SELECTED EXCERPT section start
Step 3: Compose a Team. The key to putting together a successful ExO founding team is that everyone shares a passion for the MTP.
Step 4: Breakthrough Idea. It is essential to leverage technology or information in some way to transform the status quo. ExOs are not about incremental improvement in a marketplace. They are about radical change.
Step 5: Build a Business Model Canvas. At this stage, it is important that the BMC be simple and not overthought. Experimentation will navigate you to the best path and provide the next level of fidelity.
Step 6: Find a Business Model. It is important to understand that if you’re going to achieve a 10x improvement, there’s a strong likelihood that your company will require a completely new business model.
Step 7: Build the MVP. A key output of the Business Model Canvas is what’s called the Minimum Viable Product, or MVP. The MVP is a kind of applied experiment to determine the simplest product that will allow the team to go to the market and see how users respond (as well as help find investors for the next round of development).
SELECTED EXCERPT section end
INFORMATION SHOWN section start
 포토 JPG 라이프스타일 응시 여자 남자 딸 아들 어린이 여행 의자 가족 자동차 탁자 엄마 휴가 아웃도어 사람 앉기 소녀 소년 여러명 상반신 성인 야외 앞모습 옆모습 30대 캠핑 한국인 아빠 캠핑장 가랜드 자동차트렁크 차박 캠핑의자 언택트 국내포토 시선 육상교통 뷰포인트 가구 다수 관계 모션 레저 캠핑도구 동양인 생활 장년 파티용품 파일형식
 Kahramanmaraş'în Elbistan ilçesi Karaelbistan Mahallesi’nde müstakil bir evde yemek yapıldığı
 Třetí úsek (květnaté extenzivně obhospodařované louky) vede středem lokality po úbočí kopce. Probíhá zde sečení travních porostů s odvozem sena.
INFORMATION SHOWN section end
INFORMATION SHOWN section start
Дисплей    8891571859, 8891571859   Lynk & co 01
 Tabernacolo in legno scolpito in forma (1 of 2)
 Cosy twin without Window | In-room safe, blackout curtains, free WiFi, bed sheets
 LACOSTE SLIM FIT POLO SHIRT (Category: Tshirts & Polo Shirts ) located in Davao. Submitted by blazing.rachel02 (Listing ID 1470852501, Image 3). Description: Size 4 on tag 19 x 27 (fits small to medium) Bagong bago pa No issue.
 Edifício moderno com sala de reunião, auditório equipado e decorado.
INFORMATION SHOWN section end
INFORMATION SHOWN section start
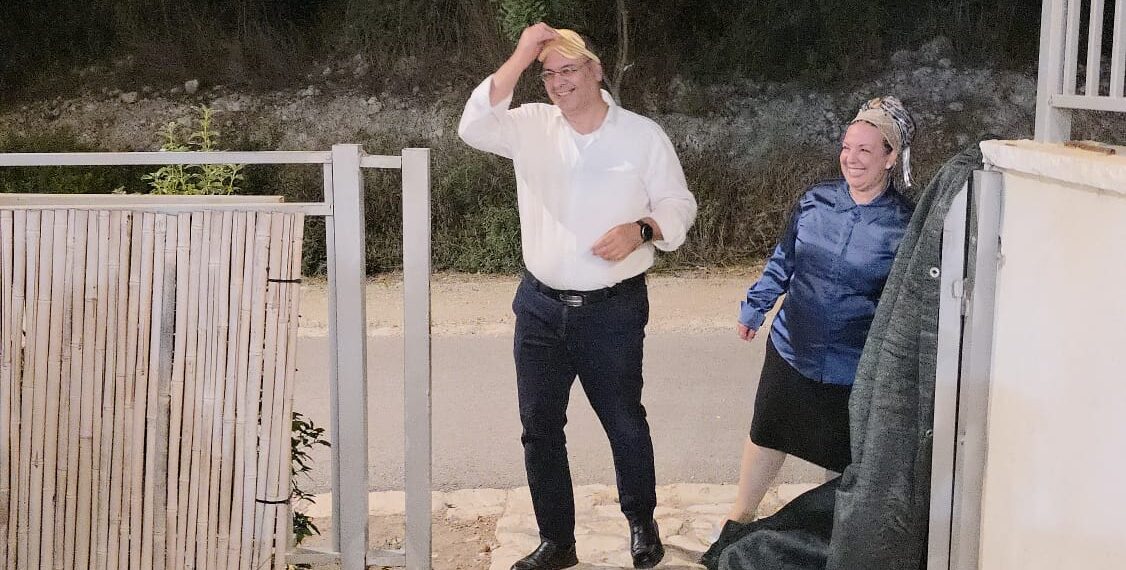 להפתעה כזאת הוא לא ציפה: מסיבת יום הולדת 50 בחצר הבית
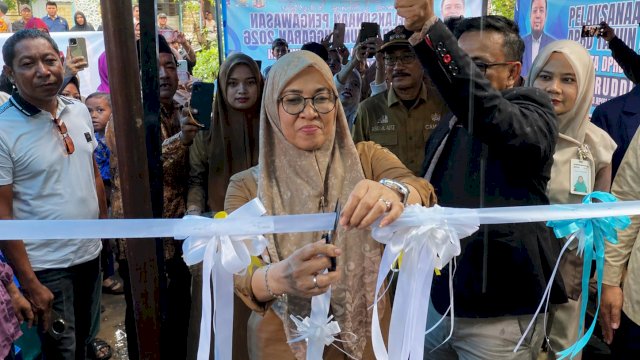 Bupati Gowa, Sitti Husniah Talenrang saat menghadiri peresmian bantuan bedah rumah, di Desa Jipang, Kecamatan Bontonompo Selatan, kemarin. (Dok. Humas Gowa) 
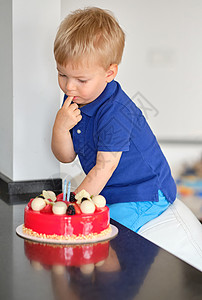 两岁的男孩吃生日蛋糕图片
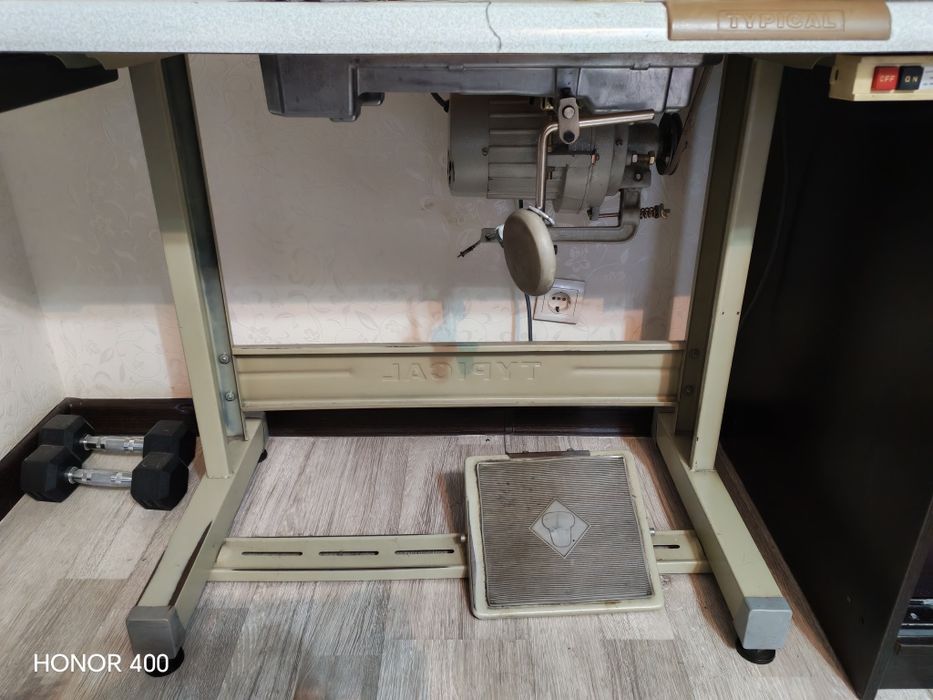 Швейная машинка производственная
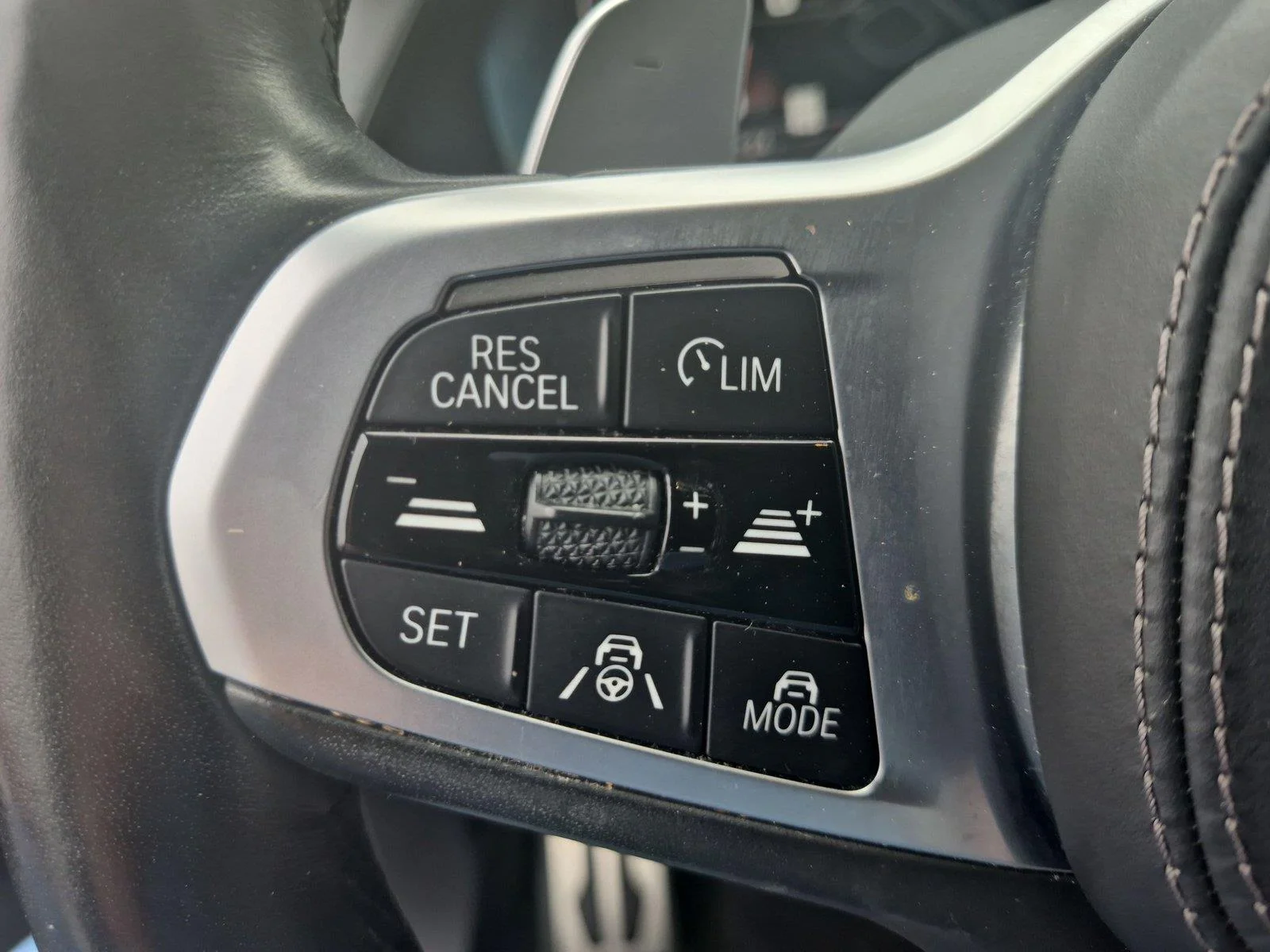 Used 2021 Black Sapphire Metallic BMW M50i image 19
INFORMATION SHOWN section end
# WHAT YOU WILL DO
Resume the step-by-step text on founding an ExO, picking up right after its final sentence about the MVP.

# REPLY TO THE EXERCISE
Step 8: Validate Marketing and Sales. Once the product is being used in its chosen market(s), a customer acquisition funnel will need to be established to help drive new visitors to the product. Its role is to qualify potential customers and convert them into users and paying customers.
Step 9: Implement your ExO.
Step 10: Establish the Culture. Establishing a corporate culture starts with learning how to effectively track, manage and reward performance. And that begins with designing the OKR system.
Step 11: Ask the Key Question Periodically. How will you drive the marginal cost of supply towards zero?
Step 12: Building and Maintaining a Platform. The crucial step is exposing the data in the form of an open platform. Open data and APIs can be used such that an ExO’s community develops valuable services, new functionalities and innovations layered on top of the platform by remixing published data with their own.